Schwäbische Zeitung (Biberach)
Devise: Blick nach vorn
Die CSU will jetzt keine Kanzlerkandidaten-Diskussion führen
BERLIN - Die CSU will nach vorne schauen und alte Fehler vermeiden. So möchte sie sich auf jeden Fall aus der Kanzlerkandidatendebatte der CDU heraushalten.

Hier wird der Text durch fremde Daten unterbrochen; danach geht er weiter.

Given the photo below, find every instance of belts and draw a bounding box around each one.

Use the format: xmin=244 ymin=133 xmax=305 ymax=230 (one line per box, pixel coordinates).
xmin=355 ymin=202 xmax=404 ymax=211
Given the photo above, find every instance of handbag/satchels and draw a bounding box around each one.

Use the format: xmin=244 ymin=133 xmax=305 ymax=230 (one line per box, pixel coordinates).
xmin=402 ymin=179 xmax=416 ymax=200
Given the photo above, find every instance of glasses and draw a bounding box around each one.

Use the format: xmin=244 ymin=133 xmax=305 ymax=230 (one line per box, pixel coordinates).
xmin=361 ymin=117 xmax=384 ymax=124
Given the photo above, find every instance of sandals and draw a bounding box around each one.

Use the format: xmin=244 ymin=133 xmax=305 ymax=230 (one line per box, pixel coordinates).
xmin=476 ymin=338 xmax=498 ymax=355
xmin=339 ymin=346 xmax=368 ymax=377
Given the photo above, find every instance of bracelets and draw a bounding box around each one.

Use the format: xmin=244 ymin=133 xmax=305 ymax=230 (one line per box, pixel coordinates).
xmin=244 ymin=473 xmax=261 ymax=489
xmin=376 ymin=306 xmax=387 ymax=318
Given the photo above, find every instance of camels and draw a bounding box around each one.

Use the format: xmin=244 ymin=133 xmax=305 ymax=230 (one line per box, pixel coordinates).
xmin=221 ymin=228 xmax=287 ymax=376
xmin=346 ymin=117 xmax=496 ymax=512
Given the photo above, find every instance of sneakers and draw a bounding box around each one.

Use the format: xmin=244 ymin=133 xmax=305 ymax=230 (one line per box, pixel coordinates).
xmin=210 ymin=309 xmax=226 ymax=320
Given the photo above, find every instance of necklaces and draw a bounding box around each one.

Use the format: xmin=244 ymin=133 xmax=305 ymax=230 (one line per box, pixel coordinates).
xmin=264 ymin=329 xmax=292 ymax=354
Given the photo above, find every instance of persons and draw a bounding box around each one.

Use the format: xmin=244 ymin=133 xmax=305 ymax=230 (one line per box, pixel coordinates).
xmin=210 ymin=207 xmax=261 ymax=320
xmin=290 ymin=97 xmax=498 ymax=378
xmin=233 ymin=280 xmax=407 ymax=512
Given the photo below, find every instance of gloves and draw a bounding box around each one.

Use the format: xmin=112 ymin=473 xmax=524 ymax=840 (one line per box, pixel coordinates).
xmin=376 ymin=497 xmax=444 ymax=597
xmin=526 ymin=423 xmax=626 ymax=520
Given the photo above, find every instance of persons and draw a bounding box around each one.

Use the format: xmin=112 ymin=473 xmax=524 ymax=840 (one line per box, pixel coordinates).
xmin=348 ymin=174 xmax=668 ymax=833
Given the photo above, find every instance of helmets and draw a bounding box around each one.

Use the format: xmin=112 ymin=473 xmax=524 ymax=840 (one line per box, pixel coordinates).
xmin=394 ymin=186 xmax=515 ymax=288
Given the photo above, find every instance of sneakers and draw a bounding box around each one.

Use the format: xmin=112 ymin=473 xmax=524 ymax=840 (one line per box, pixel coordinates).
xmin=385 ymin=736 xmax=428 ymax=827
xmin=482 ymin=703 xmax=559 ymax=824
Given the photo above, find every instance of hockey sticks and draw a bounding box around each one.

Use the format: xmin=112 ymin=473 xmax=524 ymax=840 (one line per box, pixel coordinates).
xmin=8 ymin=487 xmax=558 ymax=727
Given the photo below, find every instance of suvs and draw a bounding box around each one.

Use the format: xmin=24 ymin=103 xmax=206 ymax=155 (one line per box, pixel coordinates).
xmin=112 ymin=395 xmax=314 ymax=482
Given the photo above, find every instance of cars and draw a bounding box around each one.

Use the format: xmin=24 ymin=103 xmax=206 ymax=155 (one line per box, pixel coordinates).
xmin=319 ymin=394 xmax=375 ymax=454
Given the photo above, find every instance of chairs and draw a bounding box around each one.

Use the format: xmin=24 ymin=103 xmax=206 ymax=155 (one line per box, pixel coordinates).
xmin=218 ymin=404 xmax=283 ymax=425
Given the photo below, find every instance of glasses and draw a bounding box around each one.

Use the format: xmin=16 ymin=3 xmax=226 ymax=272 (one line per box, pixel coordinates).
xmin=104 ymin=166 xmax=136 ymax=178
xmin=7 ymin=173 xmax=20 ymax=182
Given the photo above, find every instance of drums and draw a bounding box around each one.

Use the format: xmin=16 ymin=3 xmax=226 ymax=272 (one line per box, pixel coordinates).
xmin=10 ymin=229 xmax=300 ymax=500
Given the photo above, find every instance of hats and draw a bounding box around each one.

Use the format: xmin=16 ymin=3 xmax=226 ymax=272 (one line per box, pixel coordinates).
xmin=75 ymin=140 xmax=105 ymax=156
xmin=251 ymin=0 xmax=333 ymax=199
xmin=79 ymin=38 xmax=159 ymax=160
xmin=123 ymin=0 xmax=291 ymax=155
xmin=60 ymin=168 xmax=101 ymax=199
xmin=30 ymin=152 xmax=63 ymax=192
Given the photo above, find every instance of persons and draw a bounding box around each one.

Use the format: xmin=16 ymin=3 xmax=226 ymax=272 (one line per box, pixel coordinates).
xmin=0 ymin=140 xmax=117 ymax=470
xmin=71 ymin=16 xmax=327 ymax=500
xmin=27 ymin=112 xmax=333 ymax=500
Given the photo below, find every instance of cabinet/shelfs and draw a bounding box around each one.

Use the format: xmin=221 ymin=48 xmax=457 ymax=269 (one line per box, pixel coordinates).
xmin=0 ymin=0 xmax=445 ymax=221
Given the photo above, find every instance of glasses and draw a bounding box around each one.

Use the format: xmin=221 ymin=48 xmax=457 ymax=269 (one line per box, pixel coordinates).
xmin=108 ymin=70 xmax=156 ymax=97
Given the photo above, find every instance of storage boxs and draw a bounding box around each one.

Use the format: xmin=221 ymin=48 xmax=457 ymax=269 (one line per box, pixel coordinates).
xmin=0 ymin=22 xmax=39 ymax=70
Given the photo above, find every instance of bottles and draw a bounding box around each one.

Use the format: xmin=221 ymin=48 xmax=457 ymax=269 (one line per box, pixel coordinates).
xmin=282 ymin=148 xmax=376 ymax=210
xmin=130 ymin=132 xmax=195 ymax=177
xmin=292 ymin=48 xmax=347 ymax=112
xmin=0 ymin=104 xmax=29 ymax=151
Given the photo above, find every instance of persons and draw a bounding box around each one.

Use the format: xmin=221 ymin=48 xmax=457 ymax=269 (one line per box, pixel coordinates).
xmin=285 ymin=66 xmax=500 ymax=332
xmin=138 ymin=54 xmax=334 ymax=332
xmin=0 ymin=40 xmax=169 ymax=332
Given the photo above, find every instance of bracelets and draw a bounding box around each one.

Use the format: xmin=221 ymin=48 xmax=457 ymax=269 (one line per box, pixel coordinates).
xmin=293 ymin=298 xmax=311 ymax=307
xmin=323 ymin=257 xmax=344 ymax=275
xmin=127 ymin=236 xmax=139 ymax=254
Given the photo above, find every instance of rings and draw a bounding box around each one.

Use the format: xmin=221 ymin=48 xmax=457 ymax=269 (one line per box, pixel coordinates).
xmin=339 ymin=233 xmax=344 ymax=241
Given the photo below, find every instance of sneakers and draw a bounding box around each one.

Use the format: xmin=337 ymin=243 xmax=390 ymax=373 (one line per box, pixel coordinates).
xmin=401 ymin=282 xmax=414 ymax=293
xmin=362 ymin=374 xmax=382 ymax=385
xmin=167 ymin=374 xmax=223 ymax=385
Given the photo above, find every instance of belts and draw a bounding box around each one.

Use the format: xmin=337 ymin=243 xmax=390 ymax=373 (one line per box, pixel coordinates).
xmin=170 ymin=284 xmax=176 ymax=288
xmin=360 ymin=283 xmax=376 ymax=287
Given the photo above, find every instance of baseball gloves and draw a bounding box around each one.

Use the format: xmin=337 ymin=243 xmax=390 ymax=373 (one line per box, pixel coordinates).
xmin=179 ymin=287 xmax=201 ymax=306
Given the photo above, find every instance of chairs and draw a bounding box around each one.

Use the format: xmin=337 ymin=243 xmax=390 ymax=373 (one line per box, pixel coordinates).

Die CSU wolle nicht in die Personaldiskussion einsteigen, sagt Landesgruppenchef Alexander Dobrindt am frühen Freitagmorgen in Seeon. Da ist gerade bekannt geworden, dass der Landtagsfraktionsvorsitzende Thomas Kreuzer auf ein Mitspracherecht der CSU bei der Auswahl gepocht hat. Ein Automatismus werde der Bedeutung der Position nicht gerecht, hat Kreuzer befunden, nachdem am Tag zuvor der Unions-Fraktionsvorsitzende im Bundestag, Ralph Brinkhaus, Annegret Kramp-Karrenbauer „erste Anwärterin“auf die Kanzlerkandidatur genannt hatte. Das wiederum war eine Reaktion auf den baden-württembergischen Abgeordneten Axel Fischer, der weiter Friedrich Merz für die Regierungsspitze empfohlen hatte.
Stanford-Professor zu Gast
Doch anders als erwartet war die Kanzlerkandidaten-Frage nicht das Topthema von Seeon. Ging man zunächst noch davon aus, dass die ewige Debatte pünktlich zum Eintreffen der neuen CDU-Chefin eine große Rolle spielen würde, lag plötzlich der Hackerangriff auf Politiker und Prominente im Zentrum des Interesses. Schließlich hatte die CSU gerade an diesem Tag Richard Socher, einen führenden Wissenschaftler im Bereich der künstlichen Intelligenz an der Stanford Universität, zu Gast.
Während der Professor aus dem Silicon Valley die positiven Möglichkeiten für die Medizin durch den weltweiten Datenabgleich skizzierte und große Hoffnungen auf die künstliche Intelligenz weckte, wuchs bei seinen Zuhörern die Skepsis: Auch wenn die aktuellen Vorkommnisse der Auslöser waren – gehackt wird allenthalben und ständig. So sollen es allein bei der Bundeswehr zwei Millionen Versuche jährlich sein.
Deren neuer Generalinspekteur Eberhard Zorn, der erstmals in Seeon war, berichtete der Landesgruppe über bevorstehende Umbrüche in der Sicherheitspolitik. Man müsse 2019 mit einer besonderen Dynamik rechnen.
Positiv merkte er an, dass in diesem Jahr die Trendwende bei Defiziten in den Bereichen Personal, Material und Finanzen geschafft werde. Landesgruppenchef Dobrindt betonte, dass die CSU sich als Partei der Bundeswehr sehe und zum ZweiProzent-Ziel der Nato stehe.
Auch die Europapolitik spielt bei der Klausur eine Rolle. Man wolle den „europäischen Spirit tief verankern“ bei der Bevölkerung, so Dobrindt. Das sind ganz andere Töne als im vergangenen Jahr, als der EuroSkeptiker Victor Orbán eingeladen war. Diesmal kommt abends Leo Varadkar, der irische Premier, um über die Schwierigkeiten angesichts des bevorstehenden Brexit zu reden.
Manfred Weber, der Spitzenkandidat der Europäischen Volkspartei, allerdings sieht keine Kursänderung seiner Partei. Die CSU habe immer ganz klar einen proeuropäischen Kurs vertreten – aber sie sei für ein bürgernahes Europa.